The EU has long sought to develop and deploy advanced technologies for policing, border and immigration control, and criminal justice: biometric border controls, border surveillance drones, and machine learning systems for analysing vast quantities of data, amongst other things. The latest part of this push for technological “solutions” to so-called security problems is the development and deployment of artificial intelligence (AI).
The regulatory regime introduced by the Artificial Intelligence Act will frame the use of artificial intelligence in the EU, and perhaps elsewhere in the world, for many years to come. In the field of security, it achieves two key things. Firstly, it establishes conditions for increased development and use of security AI systems. Second, it ensures that those systems are subject to extremely limited accountability, oversight and transparency measures.

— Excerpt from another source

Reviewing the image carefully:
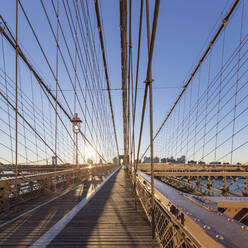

EU agencies are already developing and using various types of AI technology. This section looks in particular at projects and activities launched by eu-LISA and Europol, as well as Frontex, Eurojust and the EU Asylum Agency. There are a wide variety of AI technologies - from facial recognition to machine learning and 'predictive' technologies - that have been examined or are actively deployed.
This report considers two types of "infrastructure" required for the development of the EU security AI complex: institutional and technical. The former is made up various processes, working groups and other ‘spaces’ (whether formal or informal) that have been brought into use in recent years, principally since 2019. The latter consists of the hardware and software needed for the development of new security AI tools and techniques.